Quixe TypedArray feature?

zarf · March 13, 2012, 7:10pm

So I spent a few hours modifying Quixe to use the TypedArray feature (a recent addition to Javascript). The idea is that instead of storing main memory as a Javascript array of Javascript numbers (which are really doubles, ferchrissake) we store it as a true byte array (Uint8Array).

I figured that this would be faster. However, I’m getting mixed results. For Glulxercise (the VM unit test), it runs about 9% faster (Firefox and Safari). However, Reliques of Tolti-Aph (our favorite I7-generated torture test) is about 9% slower on Safari. For Firefox, RoTA is about 5% faster when compiling code – it’s more or less a wash when executing cached code.

(I have not yet tested this with iOS Safari (mobile WebKit) – I really should, since that’s the real-life low-end platform.)

I guess the diagnosis here is that making main memory a byte array is faster when you’re running code that accesses main memory a lot. (Glulxercise does this, because it exercises every VM opcode on main memory, local variables, and the stack.) However, that’s not normal game code; the I7/I6 compiler is good about keeping most accesses in locals and the stack. So in real life, the gain is outweighed by overhead.

Anybody have experience with this?

Thinking out loud here:

Byte arrays are more compact, I assume. Is the speed hit worth the reduced memory profile?
I guess I could make the stack and locals into Uint32Arrays. That would be more work. (My existing stack code relies heavily on the array.push() method. Uint32Array is fixed-size and has no push method.)
Crap, I didn’t array-ize the save-undo routine. I hope the overhead cost isn’t all there! (Quick test) Nope.

Dannii · March 14, 2012, 12:43am

This is why I want to collect a whole bunch of slow code for a performance test suite using my Benchmarking extension… will be a better torture test than Reliques.

You’ve removed the number casting code?

Although there’s a lot that happens off the main memory, the main memory still needs to be accessed a lot. Maybe the slow down is that 8bit access is rare? Have you tried using a DataView instead? (Problem: not in Firefox yet.) Another thing to try is using a Uint32Array, like Nitfol does.

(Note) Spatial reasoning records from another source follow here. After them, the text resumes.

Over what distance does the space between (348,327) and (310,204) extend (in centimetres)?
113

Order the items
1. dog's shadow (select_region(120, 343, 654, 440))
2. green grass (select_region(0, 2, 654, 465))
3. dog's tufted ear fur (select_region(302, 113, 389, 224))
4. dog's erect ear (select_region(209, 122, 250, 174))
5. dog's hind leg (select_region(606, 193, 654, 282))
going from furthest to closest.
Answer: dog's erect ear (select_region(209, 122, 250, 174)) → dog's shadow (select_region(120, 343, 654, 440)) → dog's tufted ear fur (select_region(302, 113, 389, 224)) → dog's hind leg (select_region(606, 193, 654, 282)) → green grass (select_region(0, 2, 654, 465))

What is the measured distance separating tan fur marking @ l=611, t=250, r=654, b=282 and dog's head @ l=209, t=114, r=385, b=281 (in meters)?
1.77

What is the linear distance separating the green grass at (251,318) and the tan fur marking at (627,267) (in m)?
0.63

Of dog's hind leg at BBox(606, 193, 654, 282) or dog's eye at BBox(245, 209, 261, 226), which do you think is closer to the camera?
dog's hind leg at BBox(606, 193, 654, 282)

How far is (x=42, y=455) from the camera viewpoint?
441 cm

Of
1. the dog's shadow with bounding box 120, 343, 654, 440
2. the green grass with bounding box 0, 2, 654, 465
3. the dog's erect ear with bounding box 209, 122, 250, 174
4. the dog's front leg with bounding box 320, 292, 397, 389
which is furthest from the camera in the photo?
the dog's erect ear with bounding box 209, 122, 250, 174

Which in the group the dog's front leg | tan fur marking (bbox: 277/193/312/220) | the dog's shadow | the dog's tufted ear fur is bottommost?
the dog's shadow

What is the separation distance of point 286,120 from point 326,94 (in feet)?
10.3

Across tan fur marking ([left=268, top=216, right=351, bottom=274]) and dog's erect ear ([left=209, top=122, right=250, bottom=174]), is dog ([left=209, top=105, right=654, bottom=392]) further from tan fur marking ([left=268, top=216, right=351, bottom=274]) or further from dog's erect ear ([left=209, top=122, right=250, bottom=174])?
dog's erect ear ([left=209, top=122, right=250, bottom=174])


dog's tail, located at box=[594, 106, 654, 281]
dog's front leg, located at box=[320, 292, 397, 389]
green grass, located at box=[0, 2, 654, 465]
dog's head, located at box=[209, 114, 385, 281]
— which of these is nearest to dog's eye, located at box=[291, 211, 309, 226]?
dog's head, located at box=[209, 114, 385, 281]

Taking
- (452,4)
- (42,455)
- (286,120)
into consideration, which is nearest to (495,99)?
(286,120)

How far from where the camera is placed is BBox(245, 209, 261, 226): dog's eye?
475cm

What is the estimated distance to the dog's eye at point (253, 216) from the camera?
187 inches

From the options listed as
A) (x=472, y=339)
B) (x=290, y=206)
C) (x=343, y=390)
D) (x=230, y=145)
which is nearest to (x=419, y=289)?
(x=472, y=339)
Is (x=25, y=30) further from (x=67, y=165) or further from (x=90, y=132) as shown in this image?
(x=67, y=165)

Lastly, changing to a fixed size stack could be a possibility. You can’t push on to it, but you could copy the values to an even large one if that was required.

Also, if there really is an overhead I’d consider that a browser bug. If we can pin down the slow test cases we can report them - I’ve done it before.

zarf · March 14, 2012, 6:41pm

I removed the “& 0xFF” from all the main-memory writes, if that’s what you’re asking. Computations still have a lot of “>>> 0” scattered around them.

8-bit access is most common during compilation, actually.

The problem with using a uint32 array for main memory is that the architecture doesn’t distinguish between aligned and unaligned writes. So you wind up needing an alignment test on every read and write. This is not necessarily a disaster, mind you.